A. Record review of P#1 Discharge Continuing Care Plan Assessment revealed under the header Follow-Up Appointments an appointment with the date and time of 02/22/22 at 00:31 am [12:31 am].
B. On 05/19/22 at 2:30 pm, during an interview with S (Staff) #1, Chief Executive Officer, confirmed that the Discharge Continuing Care Plan Assessment is the form that is sent home with the patient and tells the patient the date and time of the follow up appointment. S#1 reviewed the Discharge Continuing Care Plan for P#1 and saw the appointment time and stated, "That's not supposed to be like that [appointment time]".
Tag No.: A1688
Based on record review and interview, the facility failed to provide Therapists to engage in discharge planning for 3 (P#1, P#5, P#6) of 6 patients (P#1- P#6) reviewed for discharge planning. This failed practice could lead to patients not receiving a completed evaluation of risk.
A. Record review of policy labeled 1200.03 A Subject: Aftercare/Discharge Plan Acute Hospital, Revised Date: 12/2021 States Item 7 "Therapist will complete evaluation of risk with the patient at discharge. Any risks identified will be reviewed with physician for re-assessment prior to discharge."
B. Record review of P#1 Discharge Continuing Care Plan Assessment revealed the RN (Registered Nurse) signature on 02/14/22 at 12:00 pm the Patient signature on 02/14/22 at 12:00 pm and Therapist Signature as "Pending Signature" and does not show an evaluation of risk was completed.

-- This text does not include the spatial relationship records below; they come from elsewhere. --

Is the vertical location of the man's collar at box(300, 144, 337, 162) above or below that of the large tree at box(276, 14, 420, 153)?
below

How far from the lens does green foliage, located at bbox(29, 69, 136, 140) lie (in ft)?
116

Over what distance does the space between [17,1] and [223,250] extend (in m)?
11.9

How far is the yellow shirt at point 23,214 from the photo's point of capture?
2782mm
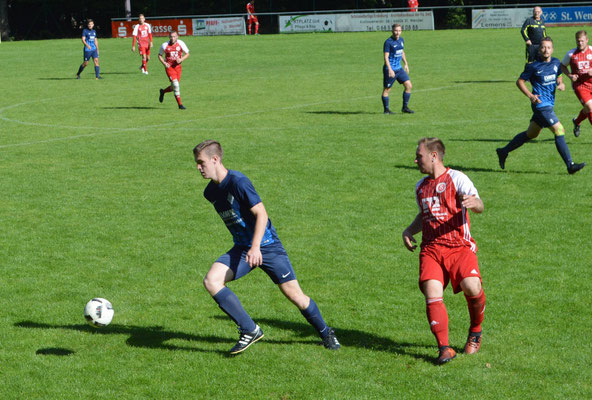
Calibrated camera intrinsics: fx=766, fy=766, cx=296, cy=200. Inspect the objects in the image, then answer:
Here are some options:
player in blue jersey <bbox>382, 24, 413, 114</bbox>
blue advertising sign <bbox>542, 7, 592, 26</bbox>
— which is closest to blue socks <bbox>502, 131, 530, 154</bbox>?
player in blue jersey <bbox>382, 24, 413, 114</bbox>

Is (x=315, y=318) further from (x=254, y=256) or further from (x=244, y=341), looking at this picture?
(x=254, y=256)

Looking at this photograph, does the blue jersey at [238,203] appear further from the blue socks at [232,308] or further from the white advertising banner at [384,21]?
the white advertising banner at [384,21]

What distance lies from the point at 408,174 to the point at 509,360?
7.97 metres

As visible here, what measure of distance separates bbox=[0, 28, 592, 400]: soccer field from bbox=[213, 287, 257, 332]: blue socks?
0.32 m

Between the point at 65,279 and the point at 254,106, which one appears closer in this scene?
the point at 65,279

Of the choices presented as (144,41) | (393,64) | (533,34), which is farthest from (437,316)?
(144,41)

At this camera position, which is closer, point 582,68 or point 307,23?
point 582,68

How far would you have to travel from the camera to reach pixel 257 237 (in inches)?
266

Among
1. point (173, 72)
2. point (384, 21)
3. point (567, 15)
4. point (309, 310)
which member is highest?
point (384, 21)

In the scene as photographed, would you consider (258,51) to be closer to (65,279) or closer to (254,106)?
(254,106)

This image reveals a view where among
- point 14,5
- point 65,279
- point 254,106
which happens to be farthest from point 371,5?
point 65,279

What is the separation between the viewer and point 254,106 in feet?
79.5

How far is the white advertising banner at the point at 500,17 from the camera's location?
4922cm

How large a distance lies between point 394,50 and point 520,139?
7843mm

C. Record Review of P#5 Discharge Continuing Care Plan Assessment shows the RN signature on 02/20/22 at 21:26 (9:26 pm), the Patient signature on 02/20/22 at 21:26 and Therapist Signature as "Pending Signature" and does not show an evaluation of risk was completed.

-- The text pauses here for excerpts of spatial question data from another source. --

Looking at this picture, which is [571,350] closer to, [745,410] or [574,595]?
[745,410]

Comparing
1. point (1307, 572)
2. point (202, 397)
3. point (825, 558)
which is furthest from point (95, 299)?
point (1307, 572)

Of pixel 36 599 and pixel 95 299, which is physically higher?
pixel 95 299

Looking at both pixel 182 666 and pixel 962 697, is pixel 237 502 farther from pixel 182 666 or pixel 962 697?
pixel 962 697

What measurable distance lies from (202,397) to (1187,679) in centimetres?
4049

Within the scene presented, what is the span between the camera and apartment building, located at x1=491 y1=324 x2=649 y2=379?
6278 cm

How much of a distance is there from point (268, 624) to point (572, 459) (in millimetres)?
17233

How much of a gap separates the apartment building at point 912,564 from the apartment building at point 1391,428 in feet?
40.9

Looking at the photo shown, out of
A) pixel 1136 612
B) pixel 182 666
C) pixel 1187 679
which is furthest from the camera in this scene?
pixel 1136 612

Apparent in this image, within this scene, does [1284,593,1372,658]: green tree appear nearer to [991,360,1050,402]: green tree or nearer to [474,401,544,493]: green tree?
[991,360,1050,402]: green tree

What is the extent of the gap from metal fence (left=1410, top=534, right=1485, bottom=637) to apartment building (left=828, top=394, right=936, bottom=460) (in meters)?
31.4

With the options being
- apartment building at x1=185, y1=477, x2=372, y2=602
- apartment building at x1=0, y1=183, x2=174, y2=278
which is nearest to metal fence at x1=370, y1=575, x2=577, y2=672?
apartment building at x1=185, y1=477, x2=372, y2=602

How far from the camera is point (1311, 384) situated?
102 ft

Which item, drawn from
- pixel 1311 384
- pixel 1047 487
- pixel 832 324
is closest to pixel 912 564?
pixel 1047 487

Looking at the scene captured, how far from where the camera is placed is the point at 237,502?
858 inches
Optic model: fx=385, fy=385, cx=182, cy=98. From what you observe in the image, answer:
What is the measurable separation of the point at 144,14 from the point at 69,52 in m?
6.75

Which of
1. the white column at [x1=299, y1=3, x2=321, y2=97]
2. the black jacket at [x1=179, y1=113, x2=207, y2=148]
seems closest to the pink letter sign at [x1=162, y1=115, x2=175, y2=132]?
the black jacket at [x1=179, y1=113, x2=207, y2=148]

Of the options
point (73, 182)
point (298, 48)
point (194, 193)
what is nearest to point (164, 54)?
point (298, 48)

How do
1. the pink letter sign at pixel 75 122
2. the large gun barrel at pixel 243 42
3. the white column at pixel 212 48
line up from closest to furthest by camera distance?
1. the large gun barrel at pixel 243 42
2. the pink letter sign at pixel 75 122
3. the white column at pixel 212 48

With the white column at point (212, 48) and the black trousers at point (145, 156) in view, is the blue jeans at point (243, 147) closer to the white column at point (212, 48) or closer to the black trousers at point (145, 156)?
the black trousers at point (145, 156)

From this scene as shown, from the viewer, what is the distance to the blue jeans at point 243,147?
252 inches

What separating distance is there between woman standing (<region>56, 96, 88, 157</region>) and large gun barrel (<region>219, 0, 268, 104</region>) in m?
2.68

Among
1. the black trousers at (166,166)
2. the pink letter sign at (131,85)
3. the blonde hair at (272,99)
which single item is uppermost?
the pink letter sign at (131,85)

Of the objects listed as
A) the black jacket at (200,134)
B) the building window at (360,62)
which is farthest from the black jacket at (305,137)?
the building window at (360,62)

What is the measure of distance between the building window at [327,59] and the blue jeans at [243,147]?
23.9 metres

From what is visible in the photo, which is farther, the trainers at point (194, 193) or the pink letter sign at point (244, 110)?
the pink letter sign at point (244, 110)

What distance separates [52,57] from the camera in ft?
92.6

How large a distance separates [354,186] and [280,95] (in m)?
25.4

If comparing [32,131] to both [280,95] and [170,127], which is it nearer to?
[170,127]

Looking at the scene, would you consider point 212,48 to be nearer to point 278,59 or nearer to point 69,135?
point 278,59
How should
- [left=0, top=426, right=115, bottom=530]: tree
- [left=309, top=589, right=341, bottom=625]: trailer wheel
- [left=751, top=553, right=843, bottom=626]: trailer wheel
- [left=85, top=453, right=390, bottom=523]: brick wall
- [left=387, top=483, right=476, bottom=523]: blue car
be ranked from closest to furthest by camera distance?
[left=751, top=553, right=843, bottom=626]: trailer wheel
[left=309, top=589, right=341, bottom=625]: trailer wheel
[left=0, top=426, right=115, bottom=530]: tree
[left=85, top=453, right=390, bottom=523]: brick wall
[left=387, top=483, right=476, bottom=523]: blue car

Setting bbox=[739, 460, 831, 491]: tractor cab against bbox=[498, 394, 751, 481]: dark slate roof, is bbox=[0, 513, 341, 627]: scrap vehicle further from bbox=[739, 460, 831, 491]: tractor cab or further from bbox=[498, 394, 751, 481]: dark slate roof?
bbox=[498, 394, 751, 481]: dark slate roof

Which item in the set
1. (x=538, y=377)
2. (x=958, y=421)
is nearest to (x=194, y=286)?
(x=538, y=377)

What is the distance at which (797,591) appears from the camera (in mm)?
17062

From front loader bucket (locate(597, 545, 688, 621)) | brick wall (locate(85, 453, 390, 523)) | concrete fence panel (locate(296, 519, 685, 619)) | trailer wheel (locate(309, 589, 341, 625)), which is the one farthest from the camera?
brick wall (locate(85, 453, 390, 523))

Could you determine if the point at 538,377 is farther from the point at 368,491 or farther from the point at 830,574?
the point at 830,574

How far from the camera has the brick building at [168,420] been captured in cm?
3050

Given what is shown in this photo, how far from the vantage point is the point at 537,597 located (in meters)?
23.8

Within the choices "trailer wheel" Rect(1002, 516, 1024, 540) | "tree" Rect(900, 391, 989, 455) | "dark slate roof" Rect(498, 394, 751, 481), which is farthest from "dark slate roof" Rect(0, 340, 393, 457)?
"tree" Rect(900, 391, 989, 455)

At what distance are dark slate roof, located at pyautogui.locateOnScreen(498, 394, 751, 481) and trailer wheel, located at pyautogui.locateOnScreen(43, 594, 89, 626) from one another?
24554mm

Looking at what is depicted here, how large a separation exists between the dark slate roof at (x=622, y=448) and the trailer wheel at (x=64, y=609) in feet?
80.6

D. Record review of P#6 Discharge Continuing Care Plan Assessment shows the RN signature on 03/22/22 at 16:21 (4:21 pm), the Patient signature on 03/22/22 at 16:21 and Therapist Signature as "Pending Signature" and does not show an evaluation of risk was completed.

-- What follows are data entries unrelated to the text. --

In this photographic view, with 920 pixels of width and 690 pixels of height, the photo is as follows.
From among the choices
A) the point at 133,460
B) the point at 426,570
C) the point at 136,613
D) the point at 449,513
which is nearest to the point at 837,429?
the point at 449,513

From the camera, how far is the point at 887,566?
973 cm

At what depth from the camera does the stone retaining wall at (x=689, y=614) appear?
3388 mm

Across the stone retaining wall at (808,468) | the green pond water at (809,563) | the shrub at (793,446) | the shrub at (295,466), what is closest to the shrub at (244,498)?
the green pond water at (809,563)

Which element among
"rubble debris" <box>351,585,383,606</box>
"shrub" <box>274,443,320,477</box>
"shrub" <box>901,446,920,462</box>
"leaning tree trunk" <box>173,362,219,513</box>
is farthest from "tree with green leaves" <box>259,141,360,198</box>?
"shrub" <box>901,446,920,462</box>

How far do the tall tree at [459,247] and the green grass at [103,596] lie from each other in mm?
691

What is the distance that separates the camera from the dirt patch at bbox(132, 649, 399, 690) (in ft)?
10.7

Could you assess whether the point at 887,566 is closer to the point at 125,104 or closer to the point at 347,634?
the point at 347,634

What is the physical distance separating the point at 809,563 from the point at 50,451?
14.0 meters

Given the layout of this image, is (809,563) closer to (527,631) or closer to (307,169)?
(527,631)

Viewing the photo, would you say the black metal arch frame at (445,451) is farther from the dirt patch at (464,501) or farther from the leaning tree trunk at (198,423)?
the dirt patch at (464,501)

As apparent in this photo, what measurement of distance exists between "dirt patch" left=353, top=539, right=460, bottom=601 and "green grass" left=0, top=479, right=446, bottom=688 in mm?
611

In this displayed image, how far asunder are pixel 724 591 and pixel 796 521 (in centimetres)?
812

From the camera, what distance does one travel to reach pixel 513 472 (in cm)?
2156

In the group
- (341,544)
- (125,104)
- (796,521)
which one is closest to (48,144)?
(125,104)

E. On 05/18/22 at approximately 3 pm, during an interview with S (Staff) #8, Educator and Milieu (patient's social environment) Manager, stated "There is a notification system within the EMR [Electronic Medical Record], that tells them [Therapist] that a note is due to be signed."
F. On 05/19/22 at 2:30 pm, during an interview with S #1, Chief Executive Officer, confirmed that it is a requirement of the facility for the therapist to sign off on the paper forms so it would also be required for the electronic forms.